Put the lines below into a numbered list, leaving out blank lines, starting at the line containing "Arrange these from" and continuing through the end of the records, with both ends included.

Material for this exercise
────────────────

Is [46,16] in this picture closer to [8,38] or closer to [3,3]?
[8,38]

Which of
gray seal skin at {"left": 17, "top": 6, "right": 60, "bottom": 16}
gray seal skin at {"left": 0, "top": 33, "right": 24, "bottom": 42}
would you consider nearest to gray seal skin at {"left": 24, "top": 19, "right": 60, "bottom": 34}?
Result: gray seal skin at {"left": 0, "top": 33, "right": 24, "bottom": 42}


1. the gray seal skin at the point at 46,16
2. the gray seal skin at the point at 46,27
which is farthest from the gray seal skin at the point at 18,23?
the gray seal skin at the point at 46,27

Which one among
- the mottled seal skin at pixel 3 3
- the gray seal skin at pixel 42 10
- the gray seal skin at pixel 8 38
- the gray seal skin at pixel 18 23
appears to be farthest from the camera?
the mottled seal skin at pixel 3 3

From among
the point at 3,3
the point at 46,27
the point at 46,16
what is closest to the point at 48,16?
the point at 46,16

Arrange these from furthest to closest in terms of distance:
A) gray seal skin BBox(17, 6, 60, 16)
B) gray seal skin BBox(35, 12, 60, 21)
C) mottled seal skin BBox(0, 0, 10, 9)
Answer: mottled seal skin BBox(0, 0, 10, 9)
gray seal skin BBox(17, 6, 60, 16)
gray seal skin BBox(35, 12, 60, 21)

────────────────

Exercise solution
1. Arrange these from furthest to closest in terms of distance:
2. A) gray seal skin BBox(17, 6, 60, 16)
3. B) gray seal skin BBox(35, 12, 60, 21)
4. C) mottled seal skin BBox(0, 0, 10, 9)
5. Answer: mottled seal skin BBox(0, 0, 10, 9)
6. gray seal skin BBox(17, 6, 60, 16)
7. gray seal skin BBox(35, 12, 60, 21)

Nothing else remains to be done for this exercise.